Они замолчали. Каждый думал о своём.
— Теперь куда подашься? — спросил сержант. — Слышал, столица второй месяц в осаде.
— Как говорят старики: вольная птица всегда летит на Север, — Праворукий кивнул в окно. — Вот и я подамся в Гелейские горы. Подальше от всего.
— Хочешь как птица? Ты всё делал по-своему. И всё же сдаётся мне, сейчас ты не такой, каким был в том годе. Сильно изменился. Вон глаза… раньше горели как-то бесшабашнее, что ли. Ты ли это, Уги?
— Изменился, говоришь? Возможно. На то были причины. И да, впредь зови меня Праворуким. Мечник Уги утонул в Сухом море.
Вытянув шею, Дрюдор прислушался, подслушивает ли кто у дверей. Женщина суетилась на кухне, стуча посудой.
— Послушай… гм… Праворукий. Давай и я пойду с тобой, — выдохнул шёпотом. — Городская жизнь подкосила вконец. Душно и тяжко. Без вина не могу день до вечера протянуть.

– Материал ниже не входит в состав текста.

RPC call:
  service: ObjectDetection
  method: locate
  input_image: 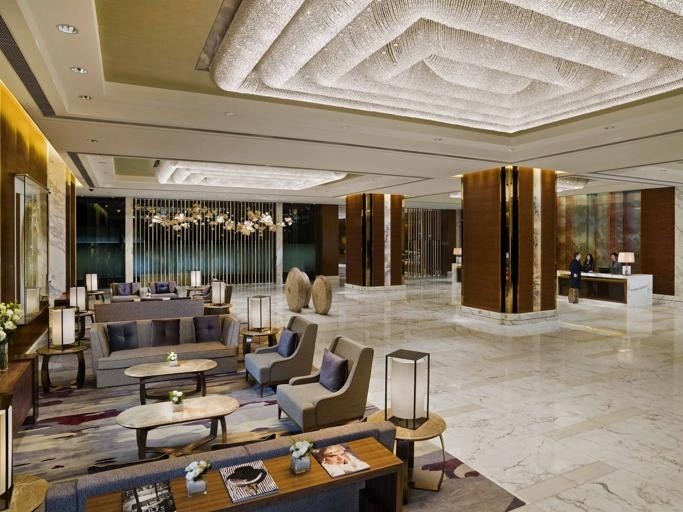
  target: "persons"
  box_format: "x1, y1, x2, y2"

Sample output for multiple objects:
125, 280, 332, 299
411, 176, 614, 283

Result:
313, 444, 368, 477
608, 253, 622, 275
581, 252, 595, 272
567, 252, 593, 304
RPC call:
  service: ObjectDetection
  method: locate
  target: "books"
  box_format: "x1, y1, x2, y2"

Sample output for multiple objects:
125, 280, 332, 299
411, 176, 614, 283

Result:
121, 480, 177, 511
309, 441, 371, 479
218, 458, 279, 504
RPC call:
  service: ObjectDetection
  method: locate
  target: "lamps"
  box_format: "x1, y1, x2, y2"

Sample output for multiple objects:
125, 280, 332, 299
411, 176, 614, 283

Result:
616, 248, 636, 275
452, 247, 462, 259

Думал, к сорока годам остепенюсь и заживу мирной жизнью, но… дом, женщина, хозяйство — не моё это. Всё здесь чужое, да и от жизни под крышей давно отвык. К тому же… вино кончилось, а что способно удержать меня кроме выпивки? Дело петуха не отсиживаться в курятнике, а кукарекать, не надеясь, взойдёт сегодня солнце, аль нет. Жизнь — дорога, а мы странники. Моя судьба — издохнуть на её обочине.
— А что будет с ней? — Праворукий кивнул, указывая в сторону двери.
— Буду молить Небесный Мир, чтобы осталась жива.